__Problem to work on__
What is needed here is an exact repetition of the records below, beginning at the line that has "La Longere D'Arzou, Chambres" and stopping after the line that has "Buty narciarskie męskie".

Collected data
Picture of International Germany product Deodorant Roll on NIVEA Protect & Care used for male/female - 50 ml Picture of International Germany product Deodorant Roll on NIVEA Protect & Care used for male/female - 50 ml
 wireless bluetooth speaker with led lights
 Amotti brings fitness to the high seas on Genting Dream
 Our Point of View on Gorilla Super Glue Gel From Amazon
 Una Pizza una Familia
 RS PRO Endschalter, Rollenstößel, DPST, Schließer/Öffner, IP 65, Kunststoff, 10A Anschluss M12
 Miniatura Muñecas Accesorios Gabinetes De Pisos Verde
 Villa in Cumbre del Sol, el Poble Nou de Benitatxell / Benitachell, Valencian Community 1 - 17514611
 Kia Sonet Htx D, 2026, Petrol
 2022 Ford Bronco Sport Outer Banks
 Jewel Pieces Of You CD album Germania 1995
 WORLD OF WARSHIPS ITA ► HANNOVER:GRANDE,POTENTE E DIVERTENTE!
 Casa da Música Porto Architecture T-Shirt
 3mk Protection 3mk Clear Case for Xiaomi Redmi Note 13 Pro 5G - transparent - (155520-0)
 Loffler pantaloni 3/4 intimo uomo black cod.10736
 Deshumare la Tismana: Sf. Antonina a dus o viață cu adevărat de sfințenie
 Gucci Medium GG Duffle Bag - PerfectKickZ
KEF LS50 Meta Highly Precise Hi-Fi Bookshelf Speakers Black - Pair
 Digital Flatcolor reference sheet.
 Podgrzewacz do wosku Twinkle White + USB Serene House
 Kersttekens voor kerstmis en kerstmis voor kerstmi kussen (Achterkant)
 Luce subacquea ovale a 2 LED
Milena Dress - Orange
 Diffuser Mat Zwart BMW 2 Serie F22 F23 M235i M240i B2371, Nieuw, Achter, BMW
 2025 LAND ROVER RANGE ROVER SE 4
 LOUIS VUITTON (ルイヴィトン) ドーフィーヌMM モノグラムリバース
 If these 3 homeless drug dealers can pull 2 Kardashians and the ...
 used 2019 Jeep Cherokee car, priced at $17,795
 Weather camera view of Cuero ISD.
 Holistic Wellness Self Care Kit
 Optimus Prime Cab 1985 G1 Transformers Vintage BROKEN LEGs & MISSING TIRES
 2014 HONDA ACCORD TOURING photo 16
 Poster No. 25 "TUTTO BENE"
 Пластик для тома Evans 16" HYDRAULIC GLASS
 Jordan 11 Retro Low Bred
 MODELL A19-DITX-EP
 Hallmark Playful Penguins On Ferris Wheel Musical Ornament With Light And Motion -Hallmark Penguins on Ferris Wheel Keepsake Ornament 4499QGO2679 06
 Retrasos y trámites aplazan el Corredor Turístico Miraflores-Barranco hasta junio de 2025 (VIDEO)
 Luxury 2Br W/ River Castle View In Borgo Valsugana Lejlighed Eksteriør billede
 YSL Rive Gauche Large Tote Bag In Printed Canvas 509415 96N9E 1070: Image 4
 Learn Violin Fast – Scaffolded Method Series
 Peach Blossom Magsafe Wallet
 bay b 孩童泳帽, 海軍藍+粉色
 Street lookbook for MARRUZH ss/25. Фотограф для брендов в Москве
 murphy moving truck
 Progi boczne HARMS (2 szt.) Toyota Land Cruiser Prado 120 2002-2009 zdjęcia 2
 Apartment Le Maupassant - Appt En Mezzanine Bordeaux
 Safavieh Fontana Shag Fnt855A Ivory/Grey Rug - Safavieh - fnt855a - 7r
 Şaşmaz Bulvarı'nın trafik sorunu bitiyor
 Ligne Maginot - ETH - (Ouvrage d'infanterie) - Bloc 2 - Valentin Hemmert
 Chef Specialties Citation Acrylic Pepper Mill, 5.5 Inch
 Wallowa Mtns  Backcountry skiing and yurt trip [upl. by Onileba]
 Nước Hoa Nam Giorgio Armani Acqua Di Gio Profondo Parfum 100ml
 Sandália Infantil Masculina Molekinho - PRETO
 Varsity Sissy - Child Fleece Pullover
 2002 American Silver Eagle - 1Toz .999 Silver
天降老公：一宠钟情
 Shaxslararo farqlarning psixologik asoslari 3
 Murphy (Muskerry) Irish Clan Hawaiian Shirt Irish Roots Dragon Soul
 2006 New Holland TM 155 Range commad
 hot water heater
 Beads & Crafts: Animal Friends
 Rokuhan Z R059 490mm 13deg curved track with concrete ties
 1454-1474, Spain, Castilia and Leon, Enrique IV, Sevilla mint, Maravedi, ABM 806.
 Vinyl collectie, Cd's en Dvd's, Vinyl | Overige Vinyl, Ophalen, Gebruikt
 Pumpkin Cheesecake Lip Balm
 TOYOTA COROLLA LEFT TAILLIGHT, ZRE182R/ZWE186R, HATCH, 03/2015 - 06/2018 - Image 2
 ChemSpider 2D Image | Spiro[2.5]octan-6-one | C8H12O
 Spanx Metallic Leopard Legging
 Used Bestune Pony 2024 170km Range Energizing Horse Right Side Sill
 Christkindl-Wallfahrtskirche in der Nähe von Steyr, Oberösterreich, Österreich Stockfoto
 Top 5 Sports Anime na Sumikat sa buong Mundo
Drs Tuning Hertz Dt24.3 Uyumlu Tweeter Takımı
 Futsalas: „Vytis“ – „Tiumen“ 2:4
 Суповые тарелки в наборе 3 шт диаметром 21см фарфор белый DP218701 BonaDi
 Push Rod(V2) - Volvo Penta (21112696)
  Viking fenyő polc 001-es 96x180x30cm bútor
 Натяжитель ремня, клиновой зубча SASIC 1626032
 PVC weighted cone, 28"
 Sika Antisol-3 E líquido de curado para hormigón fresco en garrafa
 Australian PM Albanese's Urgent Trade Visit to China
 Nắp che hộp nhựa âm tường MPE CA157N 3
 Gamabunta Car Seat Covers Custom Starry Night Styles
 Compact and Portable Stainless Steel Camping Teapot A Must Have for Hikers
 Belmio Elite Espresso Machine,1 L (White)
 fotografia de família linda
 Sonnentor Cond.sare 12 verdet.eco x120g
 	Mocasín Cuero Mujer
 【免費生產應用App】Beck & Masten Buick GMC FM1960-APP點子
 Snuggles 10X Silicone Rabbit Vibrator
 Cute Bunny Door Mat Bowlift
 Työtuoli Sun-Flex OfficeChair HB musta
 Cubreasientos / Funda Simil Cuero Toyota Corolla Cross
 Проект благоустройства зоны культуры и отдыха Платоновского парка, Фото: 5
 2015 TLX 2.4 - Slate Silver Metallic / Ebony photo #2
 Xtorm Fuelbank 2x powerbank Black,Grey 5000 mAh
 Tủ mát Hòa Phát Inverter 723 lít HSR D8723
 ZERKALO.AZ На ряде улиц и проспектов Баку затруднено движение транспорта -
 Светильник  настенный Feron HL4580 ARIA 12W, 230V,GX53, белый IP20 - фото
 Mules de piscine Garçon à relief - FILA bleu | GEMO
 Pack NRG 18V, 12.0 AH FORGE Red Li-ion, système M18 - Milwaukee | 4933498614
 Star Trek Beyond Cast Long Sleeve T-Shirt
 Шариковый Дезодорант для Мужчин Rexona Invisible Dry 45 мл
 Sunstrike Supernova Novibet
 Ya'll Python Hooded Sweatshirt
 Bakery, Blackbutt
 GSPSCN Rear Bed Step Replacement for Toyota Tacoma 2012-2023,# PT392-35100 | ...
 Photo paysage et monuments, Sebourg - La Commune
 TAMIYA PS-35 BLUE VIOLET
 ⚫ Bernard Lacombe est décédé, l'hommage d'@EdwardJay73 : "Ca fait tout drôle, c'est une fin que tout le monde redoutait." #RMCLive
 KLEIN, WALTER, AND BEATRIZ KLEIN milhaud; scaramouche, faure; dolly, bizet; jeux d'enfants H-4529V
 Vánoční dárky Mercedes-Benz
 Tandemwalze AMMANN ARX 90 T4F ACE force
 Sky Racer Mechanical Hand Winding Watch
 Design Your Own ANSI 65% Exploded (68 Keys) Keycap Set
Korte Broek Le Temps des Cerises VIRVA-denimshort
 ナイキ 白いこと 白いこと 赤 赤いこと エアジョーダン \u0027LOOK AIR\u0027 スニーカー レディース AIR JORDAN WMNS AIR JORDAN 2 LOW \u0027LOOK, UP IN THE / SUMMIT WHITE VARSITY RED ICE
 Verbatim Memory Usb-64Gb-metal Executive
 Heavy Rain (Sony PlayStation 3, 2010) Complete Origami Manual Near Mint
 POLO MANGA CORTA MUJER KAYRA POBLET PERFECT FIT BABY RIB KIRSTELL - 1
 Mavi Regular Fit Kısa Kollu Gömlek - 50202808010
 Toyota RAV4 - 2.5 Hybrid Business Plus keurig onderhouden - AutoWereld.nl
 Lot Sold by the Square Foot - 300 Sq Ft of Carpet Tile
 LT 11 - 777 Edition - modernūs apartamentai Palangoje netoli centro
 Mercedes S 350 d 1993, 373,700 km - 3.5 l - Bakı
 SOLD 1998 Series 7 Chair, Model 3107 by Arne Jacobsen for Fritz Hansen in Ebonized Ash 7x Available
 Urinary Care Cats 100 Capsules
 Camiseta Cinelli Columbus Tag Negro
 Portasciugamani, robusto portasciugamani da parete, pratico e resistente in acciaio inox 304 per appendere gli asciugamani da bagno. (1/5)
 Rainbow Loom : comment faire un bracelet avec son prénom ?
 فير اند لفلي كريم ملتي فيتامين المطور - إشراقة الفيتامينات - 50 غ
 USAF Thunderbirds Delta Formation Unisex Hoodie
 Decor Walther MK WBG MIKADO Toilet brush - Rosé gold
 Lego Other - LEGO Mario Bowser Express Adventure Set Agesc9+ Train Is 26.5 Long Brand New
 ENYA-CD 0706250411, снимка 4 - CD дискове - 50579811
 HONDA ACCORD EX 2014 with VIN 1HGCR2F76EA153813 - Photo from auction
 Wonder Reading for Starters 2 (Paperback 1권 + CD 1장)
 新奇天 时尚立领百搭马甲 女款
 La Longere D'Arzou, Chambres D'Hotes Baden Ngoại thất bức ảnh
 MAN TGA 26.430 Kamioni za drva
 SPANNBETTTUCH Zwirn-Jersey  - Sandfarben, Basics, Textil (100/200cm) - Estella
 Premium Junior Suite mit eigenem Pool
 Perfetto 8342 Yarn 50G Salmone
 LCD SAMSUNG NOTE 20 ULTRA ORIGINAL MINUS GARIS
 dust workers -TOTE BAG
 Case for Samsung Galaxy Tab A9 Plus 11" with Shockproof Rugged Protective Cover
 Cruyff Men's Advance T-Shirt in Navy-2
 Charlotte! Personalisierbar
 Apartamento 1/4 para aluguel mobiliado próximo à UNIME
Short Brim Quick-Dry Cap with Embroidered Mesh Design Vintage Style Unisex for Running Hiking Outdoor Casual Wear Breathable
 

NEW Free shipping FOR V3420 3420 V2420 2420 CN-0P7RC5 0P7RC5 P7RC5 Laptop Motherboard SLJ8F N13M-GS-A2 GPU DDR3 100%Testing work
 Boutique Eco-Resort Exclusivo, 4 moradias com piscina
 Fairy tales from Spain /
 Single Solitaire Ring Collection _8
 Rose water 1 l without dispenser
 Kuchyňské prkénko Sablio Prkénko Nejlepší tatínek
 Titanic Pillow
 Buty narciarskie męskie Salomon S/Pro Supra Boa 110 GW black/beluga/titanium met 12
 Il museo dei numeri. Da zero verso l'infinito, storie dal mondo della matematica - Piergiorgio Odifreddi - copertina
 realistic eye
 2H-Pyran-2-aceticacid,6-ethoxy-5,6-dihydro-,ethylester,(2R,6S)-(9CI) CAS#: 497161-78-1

__Solution to this exercise__
 La Longere D'Arzou, Chambres D'Hotes Baden Ngoại thất bức ảnh
 MAN TGA 26.430 Kamioni za drva
 SPANNBETTTUCH Zwirn-Jersey  - Sandfarben, Basics, Textil (100/200cm) - Estella
 Premium Junior Suite mit eigenem Pool
 Perfetto 8342 Yarn 50G Salmone
 LCD SAMSUNG NOTE 20 ULTRA ORIGINAL MINUS GARIS
 dust workers -TOTE BAG
 Case for Samsung Galaxy Tab A9 Plus 11" with Shockproof Rugged Protective Cover
 Cruyff Men's Advance T-Shirt in Navy-2
 Charlotte! Personalisierbar
 Apartamento 1/4 para aluguel mobiliado próximo à UNIME
Short Brim Quick-Dry Cap with Embroidered Mesh Design Vintage Style Unisex for Running Hiking Outdoor Casual Wear Breathable
 

NEW Free shipping FOR V3420 3420 V2420 2420 CN-0P7RC5 0P7RC5 P7RC5 Laptop Motherboard SLJ8F N13M-GS-A2 GPU DDR3 100%Testing work
 Boutique Eco-Resort Exclusivo, 4 moradias com piscina
 Fairy tales from Spain /
 Single Solitaire Ring Collection _8
 Rose water 1 l without dispenser
 Kuchyňské prkénko Sablio Prkénko Nejlepší tatínek
 Titanic Pillow
 Buty narciarskie męskie Salomon S/Pro Supra Boa 110 GW black/beluga/titanium met 12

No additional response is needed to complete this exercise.